> [EXTRACT TO READ]
--- START ---
ISMIP6 studies on Antarctic Ice Sheet

SeroussiEtAl2020AvatarThis study presents results from ice flow model simulations from 13 international groups focusing on the evolution of the Antarctic ice sheet during the period 2015–2100 as part of the Ice Sheet Model Intercomparison for CMIP6 (ISMIP6). Elmer/Ice is one of these models, which are forced with outputs from a subset of models from the Coupled Model Intercomparison Project Phase 5 (CMIP5), representative of the spread in climate model results. Simulations of the Antarctic ice sheet contribution to sea level rise in response to increased warming during this period varies between −7.8 and 30.0 cm of sea level equivalent (SLE) under Representative Concentration Pathway (RCP) 8.5 scenario forcing. These numbers are relative to a control experiment with constant climate conditions and should therefore be added to the mass loss contribution under climate conditions similar to present-day conditions over the same period. The simulated evolution of the West Antarctic ice sheet varies widely among models, with an overall mass loss, up to 18.0 cm SLE, in response to changes in oceanic conditions. East Antarctica mass change varies between −6.1 and 8.3 cm SLE in the simulations, with a significant increase in surface mass balance outweighing the increased ice discharge under most RCP 8.5 scenario forcings. The inclusion of ice shelf collapse, here assumed to be caused by large amounts of liquid water ponding at the surface of ice shelves, yields an additional simulated mass loss of 28 mm compared to simulations without ice shelf collapse. The largest sources of uncertainty come from the climate forcing, the ocean-induced melt rates, the calibration of these melt rates based on oceanic conditions taken outside of ice shelf cavities and the ice sheet dynamic response to these oceanic changes. Results under RCP 2.6 scenario based on two CMIP5 climate models show an additional mass loss of 0 and 3 cm of SLE on average compared to simulations done under present-day conditions for the two CMIP5 forcings used and display limited mass gain in East Antarctica.
--- END ---
[Some entries]
--- START ---
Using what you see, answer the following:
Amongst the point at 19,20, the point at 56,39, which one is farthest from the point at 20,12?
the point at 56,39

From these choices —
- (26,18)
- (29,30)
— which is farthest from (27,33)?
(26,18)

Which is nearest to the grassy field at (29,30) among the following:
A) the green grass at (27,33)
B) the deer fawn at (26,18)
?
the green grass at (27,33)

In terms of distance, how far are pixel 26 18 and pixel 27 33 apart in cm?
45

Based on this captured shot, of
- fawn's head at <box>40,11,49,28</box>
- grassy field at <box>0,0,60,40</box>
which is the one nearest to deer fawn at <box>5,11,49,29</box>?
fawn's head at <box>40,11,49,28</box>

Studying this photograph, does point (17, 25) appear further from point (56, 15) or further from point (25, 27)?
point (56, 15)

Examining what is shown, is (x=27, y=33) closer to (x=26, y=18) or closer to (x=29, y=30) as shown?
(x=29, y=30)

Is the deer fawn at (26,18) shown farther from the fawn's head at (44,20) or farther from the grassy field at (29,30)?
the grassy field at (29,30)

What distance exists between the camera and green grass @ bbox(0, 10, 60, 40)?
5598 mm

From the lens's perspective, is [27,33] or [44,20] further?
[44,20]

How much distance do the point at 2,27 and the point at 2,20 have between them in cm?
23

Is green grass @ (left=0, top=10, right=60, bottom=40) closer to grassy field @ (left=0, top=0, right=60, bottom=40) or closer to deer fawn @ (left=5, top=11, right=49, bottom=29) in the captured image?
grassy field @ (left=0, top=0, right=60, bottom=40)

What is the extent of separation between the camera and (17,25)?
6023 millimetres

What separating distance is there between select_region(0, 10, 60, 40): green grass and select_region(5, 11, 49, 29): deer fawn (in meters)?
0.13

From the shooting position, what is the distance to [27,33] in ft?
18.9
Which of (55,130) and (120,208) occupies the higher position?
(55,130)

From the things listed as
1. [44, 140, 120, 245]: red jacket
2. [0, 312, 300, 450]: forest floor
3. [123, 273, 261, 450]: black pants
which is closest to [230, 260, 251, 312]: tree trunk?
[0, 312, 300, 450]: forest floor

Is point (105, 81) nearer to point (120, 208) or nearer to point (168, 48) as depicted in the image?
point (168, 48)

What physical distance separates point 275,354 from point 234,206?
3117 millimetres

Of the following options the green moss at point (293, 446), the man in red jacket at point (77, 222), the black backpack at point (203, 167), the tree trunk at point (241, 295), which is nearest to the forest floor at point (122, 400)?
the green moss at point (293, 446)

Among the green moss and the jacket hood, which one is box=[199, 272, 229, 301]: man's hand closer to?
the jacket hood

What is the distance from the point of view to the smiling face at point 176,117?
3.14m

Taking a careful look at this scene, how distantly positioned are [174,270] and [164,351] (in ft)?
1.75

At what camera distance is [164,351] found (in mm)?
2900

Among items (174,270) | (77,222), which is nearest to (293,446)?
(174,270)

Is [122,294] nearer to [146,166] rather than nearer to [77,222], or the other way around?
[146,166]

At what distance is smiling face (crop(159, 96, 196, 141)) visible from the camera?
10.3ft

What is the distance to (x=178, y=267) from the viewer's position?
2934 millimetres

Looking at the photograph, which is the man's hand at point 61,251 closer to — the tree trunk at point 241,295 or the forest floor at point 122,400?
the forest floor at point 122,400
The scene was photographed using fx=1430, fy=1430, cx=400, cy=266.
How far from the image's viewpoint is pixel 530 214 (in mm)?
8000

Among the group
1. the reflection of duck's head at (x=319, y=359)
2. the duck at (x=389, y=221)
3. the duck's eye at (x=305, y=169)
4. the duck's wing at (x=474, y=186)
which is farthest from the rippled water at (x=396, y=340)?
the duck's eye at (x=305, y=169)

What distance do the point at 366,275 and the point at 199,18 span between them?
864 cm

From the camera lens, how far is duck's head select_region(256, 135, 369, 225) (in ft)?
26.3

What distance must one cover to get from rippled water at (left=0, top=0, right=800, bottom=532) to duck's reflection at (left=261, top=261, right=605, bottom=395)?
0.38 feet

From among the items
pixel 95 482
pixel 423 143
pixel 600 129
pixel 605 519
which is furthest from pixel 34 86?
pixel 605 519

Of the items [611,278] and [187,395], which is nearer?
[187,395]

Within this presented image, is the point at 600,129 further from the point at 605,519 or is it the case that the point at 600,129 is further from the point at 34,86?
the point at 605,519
--- END ---
> [WRITTEN TASKS]
[A] Translate this sentence from the study summary into Spanish: "The simulated evolution of the West Antarctic ice sheet varies widely among models, with an overall mass loss, up to 18.0 cm SLE, in response to changes in oceanic conditions."
[B] Turn the lines of the entries, from the line containing "From among the items" down to the end of the entries, into a Markdown table with the columns Row and Line. Skip any blank lines.

> [TASK RESULTS]
[A] La evolución simulada de la capa de hielo de la Antártida Occidental varía ampliamente entre los modelos, con una pérdida de masa general de hasta 18,0 cm SLE, en respuesta a los cambios en las condiciones oceánicas.

[B]
| Row | Line |
|---|---|
| 1 | From among the items |
| 2 | pixel 95 482 |
| 3 | pixel 423 143 |
| 4 | pixel 600 129 |
| 5 | pixel 605 519 |
| 6 | which is furthest from pixel 34 86? |
| 7 | pixel 605 519 |
| 8 | Of the items [611,278] and [187,395], which is nearer? |
| 9 | [187,395] |
| 10 | Within this presented image, is the point at 600,129 further from the point at 605,519 or is it the case that the point at 600,129 is further from the point at 34,86? |
| 11 | the point at 605,519 |